* **REQUIRED TASKS**
#1 In the comparison of Databricks and a local PySpark cluster, what costs does it say a local cluster carries besides the absence of a cloud bill?
#2 Write the next part of the comparison of Databricks and a local PySpark cluster, starting after its final sentence.

* **PROVIDED TEXT**
++++++

Advantages of a Local PySpark Cluster:
- Cost Control (Initially): Setting up a local cluster might seem cheaper initially, as you’re not directly paying for a cloud service. However, you need to factor in the costs of hardware, maintenance, electricity, and your own time for setup and administration.
- Data Locality (Potentially): If your data is already stored locally, accessing it from a local cluster can be faster than transferring it to the cloud. However, cloud storage solutions are becoming increasingly fast, and Databricks offers optimized ways to access data.
- Control: You have complete control over your local cluster environment. You can customize it exactly to your needs. However, this also means you’re responsible for everything.
When to Choose Which:
- Choose Databricks if:
- You need to scale your Spark workloads easily.
- You need a collaborative environment for your team.
- You want to reduce the operational overhead of managing a Spark cluster.
- You need access to integrated tools and services for data science and machine learning.
- You prioritize performance and security.
- You don’t want to manage infrastructure.
- Choose a Local PySpark Cluster if:
- You have very limited budget and your workloads are small and infrequent.
- You need very specific customization options that aren’t available in Databricks.
- Your data is extremely sensitive and cannot be moved to the cloud (though Databricks offers various security measures).
- You have the expertise to manage and maintain a Spark cluster.
For most data science and data engineering teams working with Spark, Databricks offers a more efficient, scalable, and collaborative environment compared to managing a local cluster.

++++++

* **PROVIDED MATERIAL**
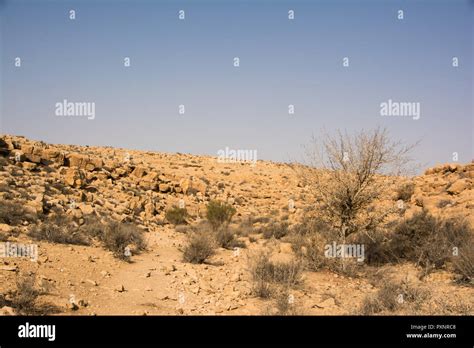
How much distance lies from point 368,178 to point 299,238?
2.75 m

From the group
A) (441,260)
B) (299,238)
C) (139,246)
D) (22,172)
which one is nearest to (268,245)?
(299,238)

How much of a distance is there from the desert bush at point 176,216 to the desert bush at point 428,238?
340 inches

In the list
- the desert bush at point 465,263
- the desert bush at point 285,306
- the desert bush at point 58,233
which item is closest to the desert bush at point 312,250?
the desert bush at point 285,306

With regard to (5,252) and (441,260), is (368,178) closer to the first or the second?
(441,260)

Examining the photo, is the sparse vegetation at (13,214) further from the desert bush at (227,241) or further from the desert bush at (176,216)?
the desert bush at (176,216)

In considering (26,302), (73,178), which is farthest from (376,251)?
(73,178)

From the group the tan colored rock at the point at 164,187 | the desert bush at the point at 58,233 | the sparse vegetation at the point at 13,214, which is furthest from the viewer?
the tan colored rock at the point at 164,187

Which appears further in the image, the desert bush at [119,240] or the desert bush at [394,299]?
the desert bush at [119,240]

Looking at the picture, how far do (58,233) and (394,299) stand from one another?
808 cm

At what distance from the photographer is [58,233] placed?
1026 centimetres

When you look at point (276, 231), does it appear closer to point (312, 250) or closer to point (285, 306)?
point (312, 250)

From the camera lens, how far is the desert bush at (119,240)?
34.1 feet
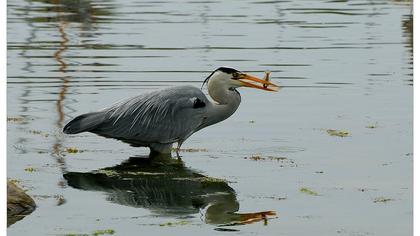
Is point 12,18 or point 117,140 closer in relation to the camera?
point 117,140

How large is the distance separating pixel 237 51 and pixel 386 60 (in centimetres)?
274

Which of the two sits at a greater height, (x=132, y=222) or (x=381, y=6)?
(x=132, y=222)

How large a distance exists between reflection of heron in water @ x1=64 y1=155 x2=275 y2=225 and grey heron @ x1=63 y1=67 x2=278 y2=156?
25 cm

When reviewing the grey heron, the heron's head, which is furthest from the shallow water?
the heron's head

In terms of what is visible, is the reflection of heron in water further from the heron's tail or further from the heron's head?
the heron's head

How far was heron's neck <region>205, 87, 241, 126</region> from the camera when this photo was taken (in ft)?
42.2

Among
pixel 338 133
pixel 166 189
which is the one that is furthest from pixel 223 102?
pixel 166 189

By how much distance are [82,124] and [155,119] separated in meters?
0.77

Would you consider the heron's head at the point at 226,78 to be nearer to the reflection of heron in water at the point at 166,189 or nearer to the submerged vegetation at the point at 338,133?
the reflection of heron in water at the point at 166,189

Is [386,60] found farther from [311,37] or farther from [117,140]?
[117,140]

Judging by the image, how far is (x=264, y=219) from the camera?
31.7 feet

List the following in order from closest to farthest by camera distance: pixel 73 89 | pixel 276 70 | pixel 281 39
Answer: pixel 73 89, pixel 276 70, pixel 281 39

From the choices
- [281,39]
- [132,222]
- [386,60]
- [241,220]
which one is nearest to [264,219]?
[241,220]

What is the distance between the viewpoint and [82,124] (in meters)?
12.2
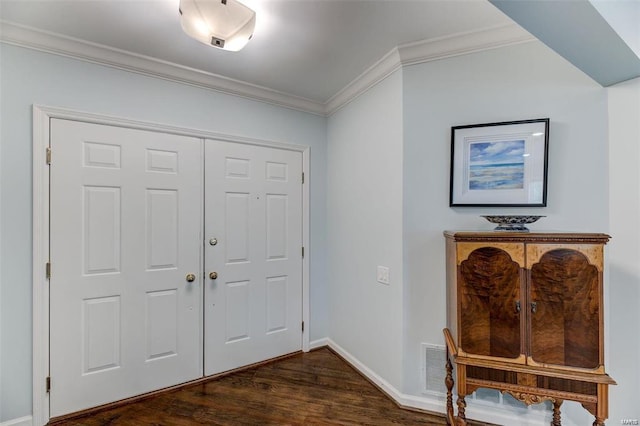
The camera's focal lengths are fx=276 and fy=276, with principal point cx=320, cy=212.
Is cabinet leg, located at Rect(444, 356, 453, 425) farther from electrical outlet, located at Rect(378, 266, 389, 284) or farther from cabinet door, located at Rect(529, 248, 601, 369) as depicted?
electrical outlet, located at Rect(378, 266, 389, 284)

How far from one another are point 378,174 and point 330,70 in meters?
0.93

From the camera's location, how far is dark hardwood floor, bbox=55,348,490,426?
1.85 meters

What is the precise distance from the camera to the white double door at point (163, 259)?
1875 mm

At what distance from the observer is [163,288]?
→ 2.17m

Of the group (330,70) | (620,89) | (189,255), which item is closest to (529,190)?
(620,89)

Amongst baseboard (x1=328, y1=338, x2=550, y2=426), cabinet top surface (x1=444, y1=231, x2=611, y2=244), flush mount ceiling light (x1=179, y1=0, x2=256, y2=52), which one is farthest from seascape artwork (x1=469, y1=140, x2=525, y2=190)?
flush mount ceiling light (x1=179, y1=0, x2=256, y2=52)

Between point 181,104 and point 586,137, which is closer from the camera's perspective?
point 586,137

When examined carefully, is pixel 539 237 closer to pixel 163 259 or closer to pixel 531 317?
pixel 531 317

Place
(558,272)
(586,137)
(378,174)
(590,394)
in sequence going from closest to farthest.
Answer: (590,394) → (558,272) → (586,137) → (378,174)

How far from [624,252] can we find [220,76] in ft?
9.73

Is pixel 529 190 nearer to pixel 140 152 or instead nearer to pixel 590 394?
pixel 590 394

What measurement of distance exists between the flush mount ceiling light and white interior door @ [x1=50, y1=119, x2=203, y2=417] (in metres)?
0.97

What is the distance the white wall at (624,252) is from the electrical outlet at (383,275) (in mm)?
1259

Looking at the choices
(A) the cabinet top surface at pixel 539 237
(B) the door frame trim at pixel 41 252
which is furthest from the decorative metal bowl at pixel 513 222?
(B) the door frame trim at pixel 41 252
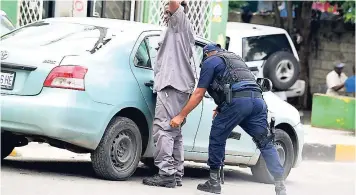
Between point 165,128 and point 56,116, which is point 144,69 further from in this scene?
point 56,116

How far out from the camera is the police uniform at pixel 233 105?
22.4 feet

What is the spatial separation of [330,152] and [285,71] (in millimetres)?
3732

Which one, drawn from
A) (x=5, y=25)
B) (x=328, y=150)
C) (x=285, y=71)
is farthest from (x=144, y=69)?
(x=285, y=71)

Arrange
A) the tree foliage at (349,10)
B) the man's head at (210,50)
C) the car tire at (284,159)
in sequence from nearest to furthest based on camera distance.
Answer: the man's head at (210,50) → the car tire at (284,159) → the tree foliage at (349,10)

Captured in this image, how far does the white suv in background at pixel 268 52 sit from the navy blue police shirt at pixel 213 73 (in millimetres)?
7959

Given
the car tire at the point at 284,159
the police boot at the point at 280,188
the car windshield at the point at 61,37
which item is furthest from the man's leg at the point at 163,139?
the car tire at the point at 284,159

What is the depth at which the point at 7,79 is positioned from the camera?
274 inches

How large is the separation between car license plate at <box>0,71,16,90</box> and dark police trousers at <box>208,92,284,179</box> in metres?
1.64

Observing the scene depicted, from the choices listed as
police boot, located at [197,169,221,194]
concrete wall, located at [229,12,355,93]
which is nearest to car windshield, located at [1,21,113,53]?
police boot, located at [197,169,221,194]

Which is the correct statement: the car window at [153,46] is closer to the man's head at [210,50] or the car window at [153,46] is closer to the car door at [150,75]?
the car door at [150,75]

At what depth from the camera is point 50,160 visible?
8617mm

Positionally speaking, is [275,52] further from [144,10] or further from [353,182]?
[353,182]

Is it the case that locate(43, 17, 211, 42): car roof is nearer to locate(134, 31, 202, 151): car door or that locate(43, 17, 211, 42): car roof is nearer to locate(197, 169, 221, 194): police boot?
locate(134, 31, 202, 151): car door

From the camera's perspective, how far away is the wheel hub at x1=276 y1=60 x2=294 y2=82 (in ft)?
50.9
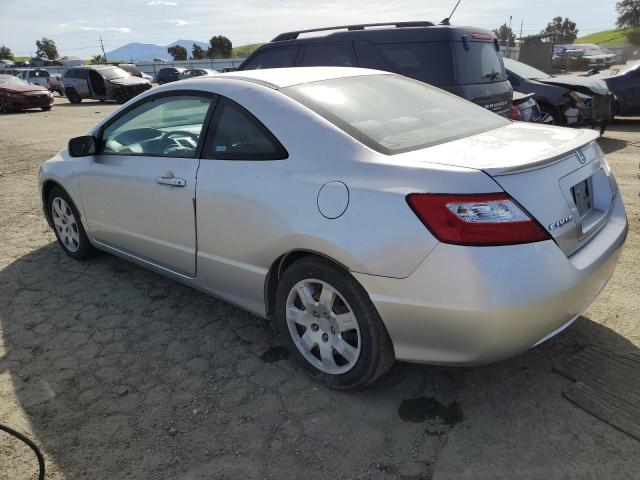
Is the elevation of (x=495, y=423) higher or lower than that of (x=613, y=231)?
lower

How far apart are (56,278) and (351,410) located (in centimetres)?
289

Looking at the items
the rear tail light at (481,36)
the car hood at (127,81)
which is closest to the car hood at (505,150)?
the rear tail light at (481,36)

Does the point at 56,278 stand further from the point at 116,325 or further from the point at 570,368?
the point at 570,368

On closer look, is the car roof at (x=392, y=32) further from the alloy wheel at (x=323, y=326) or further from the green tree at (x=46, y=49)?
the green tree at (x=46, y=49)

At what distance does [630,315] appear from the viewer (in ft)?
10.5

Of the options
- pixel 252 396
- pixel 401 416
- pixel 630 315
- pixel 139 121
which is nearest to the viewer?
pixel 401 416

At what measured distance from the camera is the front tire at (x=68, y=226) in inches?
171

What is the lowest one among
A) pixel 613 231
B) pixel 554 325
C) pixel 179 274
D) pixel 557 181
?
pixel 179 274

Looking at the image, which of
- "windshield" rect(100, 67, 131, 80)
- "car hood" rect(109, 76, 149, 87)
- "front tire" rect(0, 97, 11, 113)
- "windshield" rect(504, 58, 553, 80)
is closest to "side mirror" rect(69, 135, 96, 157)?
"windshield" rect(504, 58, 553, 80)

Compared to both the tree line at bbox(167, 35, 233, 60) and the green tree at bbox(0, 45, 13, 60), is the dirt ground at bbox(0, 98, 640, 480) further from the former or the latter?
the green tree at bbox(0, 45, 13, 60)

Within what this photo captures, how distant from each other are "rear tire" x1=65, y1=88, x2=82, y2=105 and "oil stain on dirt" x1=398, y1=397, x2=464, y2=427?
80.5 feet

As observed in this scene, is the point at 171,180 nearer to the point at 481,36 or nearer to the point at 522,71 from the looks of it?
the point at 481,36

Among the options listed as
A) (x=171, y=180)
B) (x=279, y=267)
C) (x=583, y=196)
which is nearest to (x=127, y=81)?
(x=171, y=180)

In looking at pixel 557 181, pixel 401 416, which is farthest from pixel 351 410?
pixel 557 181
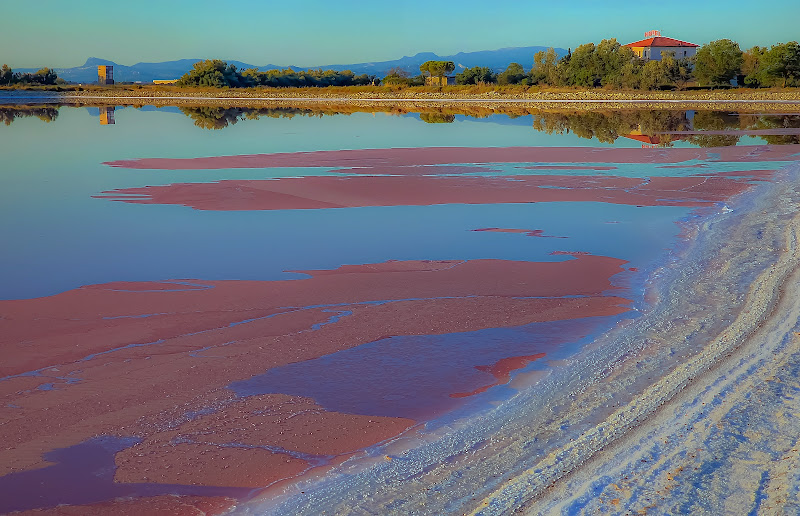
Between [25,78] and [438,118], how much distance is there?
7112cm

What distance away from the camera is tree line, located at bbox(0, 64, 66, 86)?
294 feet

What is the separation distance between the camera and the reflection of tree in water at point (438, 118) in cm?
4086

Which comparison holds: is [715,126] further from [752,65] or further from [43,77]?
[43,77]

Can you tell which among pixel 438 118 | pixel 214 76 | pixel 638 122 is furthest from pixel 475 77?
pixel 638 122

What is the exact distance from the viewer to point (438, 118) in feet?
143

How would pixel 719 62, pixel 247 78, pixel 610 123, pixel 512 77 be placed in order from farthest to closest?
pixel 247 78, pixel 512 77, pixel 719 62, pixel 610 123

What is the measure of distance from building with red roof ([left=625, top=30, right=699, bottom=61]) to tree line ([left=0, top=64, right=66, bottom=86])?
236ft

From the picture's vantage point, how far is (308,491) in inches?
192

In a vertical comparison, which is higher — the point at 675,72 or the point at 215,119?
the point at 675,72

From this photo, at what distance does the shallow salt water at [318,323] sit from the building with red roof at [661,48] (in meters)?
82.3

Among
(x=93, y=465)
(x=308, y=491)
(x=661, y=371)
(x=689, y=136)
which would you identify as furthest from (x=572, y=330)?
(x=689, y=136)

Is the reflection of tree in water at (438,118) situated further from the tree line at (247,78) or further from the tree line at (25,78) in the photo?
the tree line at (25,78)

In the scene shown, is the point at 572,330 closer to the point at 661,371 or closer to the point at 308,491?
the point at 661,371

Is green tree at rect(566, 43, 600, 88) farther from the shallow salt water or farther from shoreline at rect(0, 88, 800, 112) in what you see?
the shallow salt water
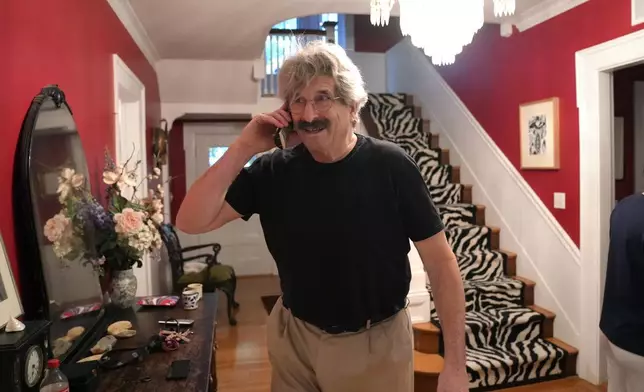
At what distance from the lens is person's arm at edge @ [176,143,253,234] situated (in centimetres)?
127

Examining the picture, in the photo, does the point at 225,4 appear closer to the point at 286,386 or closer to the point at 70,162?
the point at 70,162

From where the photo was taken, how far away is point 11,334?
1104mm

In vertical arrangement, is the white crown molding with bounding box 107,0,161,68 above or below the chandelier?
above

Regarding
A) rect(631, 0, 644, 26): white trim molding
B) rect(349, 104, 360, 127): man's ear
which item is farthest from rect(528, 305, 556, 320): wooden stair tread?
rect(349, 104, 360, 127): man's ear

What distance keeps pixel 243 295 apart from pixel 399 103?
2.78 metres

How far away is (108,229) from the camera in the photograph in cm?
208

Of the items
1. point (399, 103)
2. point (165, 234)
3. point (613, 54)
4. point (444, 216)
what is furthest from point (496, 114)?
point (165, 234)

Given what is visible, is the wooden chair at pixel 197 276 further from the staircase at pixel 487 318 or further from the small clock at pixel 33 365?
the small clock at pixel 33 365

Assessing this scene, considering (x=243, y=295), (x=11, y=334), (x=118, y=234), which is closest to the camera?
(x=11, y=334)

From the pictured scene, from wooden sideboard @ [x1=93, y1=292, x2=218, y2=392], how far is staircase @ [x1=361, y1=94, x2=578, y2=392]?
4.96ft

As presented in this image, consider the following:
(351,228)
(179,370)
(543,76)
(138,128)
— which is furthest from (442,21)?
(138,128)

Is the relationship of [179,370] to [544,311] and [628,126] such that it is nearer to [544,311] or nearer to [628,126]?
[544,311]

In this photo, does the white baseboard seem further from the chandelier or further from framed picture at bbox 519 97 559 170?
the chandelier

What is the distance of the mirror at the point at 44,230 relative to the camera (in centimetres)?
149
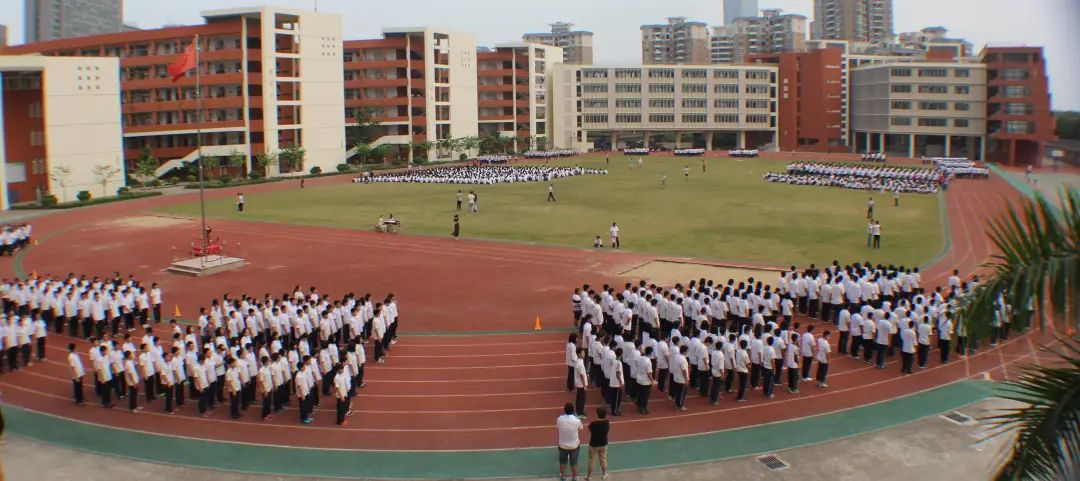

++++++

* **ANSWERS BY TASK**
#1 Hardware, maintenance, electricity, and your own time for setup and administration.

#2
While a local cluster might seem cheaper initially, the long-term costs and complexities of management often make Databricks a more cost-effective and productive solution.
Databricks vs Google Big Query and Other Clouds 📌
You’re right to think of Google BigQuery as a competitor to Databricks, but it’s important to understand that they approach the data problem from slightly different angles. Here’s a breakdown:
BigQuery:
- Focus: A fully-managed, serverless data warehouse designed for analytical queries and business intelligence.
- Strengths:
- Serverless: You don’t manage any infrastructure. Google handles everything.
- Scalability: Handles massive datasets with ease.
- Speed: Optimized for fast SQL queries using Dremel technology.
- Ease of use: Relatively easy to learn and use, especially if you’re familiar with SQL.
- Integration: Tightly integrated with the Google Cloud ecosystem.
- Use Cases:
- Business intelligence and reporting
- Data warehousing
- Ad-hoc analysis
- Building dashboards
- Some machine learning with BigQuery ML
Databricks:
- Focus: A unified analytics platform built around Apache Spark, designed for data engineering, data science, and machine learning.
- Strengths:
- Flexibility: Supports a wide range of data processing tasks, including ETL, streaming, and machine learning.
- Scalability: Scales horizontally using Spark’s distributed computing model.
- Collaboration: Provides a collaborative workspace for teams.
- Openness: Works with various cloud providers (AWS, Azure, GCP) and integrates with many data sources.
- Advanced ML: Offers advanced machine learning capabilities with MLflow and integrations with popular ML frameworks.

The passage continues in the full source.